══ PÁGINA ══

La labor del Concilio de Trento, relativamente muy larga,
interrumpida varias veces, amenazada por tantas dificultades y crisis, no
logró alcanzar, indudablemente, la gran meta que al principio se propuso:
restablecer la unidad de la fe. La otra parte se negó a secundar estos
esfuerzos de la asamblea. El Occidente cristiano quedó escindido confesionalmente;
más aún, la clara definición de las doctrinas controvertidas profundizó
todavía más esta escisión. Pero precisamente estos dogmas inequívocos, que
definían la sustancia dogmática y no opiniones de escuelas teológicas, salvaron
—si así puede decirse— la fe católica, aclarándola en los puntos más decisivos
y amenazados. El concilio «delimitó, pero no separó donde no existía ya
separación». No se trazaron límites, sin embargo, en todos los terrenos. Así,
por ejemplo, quedó sin resolver la cuestión del primado pontificio. E incluso
las aceradas fórmulas de los decretos no constituían una formulación
racionalista, una frigidissima disputatio de una Escolástica degenerada.
Su lenguaje quería ser y continuar siendo un lenguaje piadoso, que no sólo
tiene en cuenta el resplandor de la verdad, sino también la santidad de la vida
cristiana. El resultado de esta autorreflexión serena, sincera y profunda de la
Iglesia fue que la cristiandad recibió del concilio unos decretos doctrinales
redactados con frecuencia en un estilo realmente clásico. Esto no significa
que se hubiera dicho la última palabra para siempre —nuevos puntos de vista
plantean nuevos problemas, incluso en cuestiones «solucionadas», y una base
ecuménica más amplia ofrece también la posibilidad de completar las soluciones
adoptadas. Mas, frente a los terribles ataques de aquella época, la Iglesia
atestiguó y defendió con claridad su patrimonio de la verdad. Tampoco en lo que
se refiere al contenido de cada una de las tesis elaboradas se valorará nunca
bastante la aportación dogmática del concilio. Para la vida moral del individuo
tenía una importancia fundamental el que, al ser declarada la doctrina de la
justificación, la voluntad humana no apareciese como completamente privada de
libertad, ni la justificación se presentase exclusivamente como gracia. Con
todo, ésta conservó y mantuvo su valor y su dignidad, como gracia antecedente y
santificante, que saca al hombre de su pasividad y le hace capaz de realizar
buenas obras. Y al rechazar, en la doctrina sobre el pecado original, la idea
de que éste es la inclinación al mal, se evitó una condenación general de las
inclinaciones y tendencias del corazón humano, que deberían ser extirpadas,
según el calvinismo. La naturaleza no es, sin más, pecado. Las pasiones pueden
ponerse también al servicio de ideales morales dentro del orden social. Aquí
está la raíz de la gran aportación cultural católica del Barroco. La doctrina
católica sobre el pecado original fue la que posibilitó dogmáticamente la
conquista del universo, tal como la intentó la cultura barroca.

═══
══ ENTRADAS PROPORCIONADAS ══

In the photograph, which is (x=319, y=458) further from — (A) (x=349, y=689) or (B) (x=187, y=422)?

═══
══ ENTRADAS PROPORCIONADAS ══

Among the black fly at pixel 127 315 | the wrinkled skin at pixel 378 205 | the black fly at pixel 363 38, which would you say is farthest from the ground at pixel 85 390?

═══

§ EJERCICIO BREVE
Escribe la continuación del texto sobre el Concilio de Trento a partir de su última oración. Las entradas no tienen ningún papel en esto.

§ RESPUESTA ESPERADA
También la constitución
monárquica de la Iglesia fue corroborada por el concilio. Es verdad que no se
llegó a tomar una decisión entre episcopalismo y papalismo en el problema de la
obligación de residencia. El concilio no definió expresamente la primacía de
la Sede Romana, pero, de hecho, todas las resoluciones fueron sometidas a la
aprobación pontificia. La temida debilitación de la situación primacial del
papa, por un nuevo despertar de la idea conciliarista —la cual quedó desbancada
de hecho por toda la estructuración y el decurso del concilio— no llegó a
producirse. Y, por fin, lo decisivo históricamente fue que la Iglesia, en lucha
con el protestantismo, que avanzaba victoriosamente, y con las Iglesias
nacionales católicas, se consolidó a sí misma, reafirmando su cerrada
estructura monárquica. A ello se añadió la consolidación, no de derecho,
ciertamente, pero sí de hecho, de la potestad episcopal frente a todas las
coartaciones anteriores, y la espiritualización del ministerio eclesiástico en
cuanto a tal, que caracteriza el derecho canónico del «período postridentino».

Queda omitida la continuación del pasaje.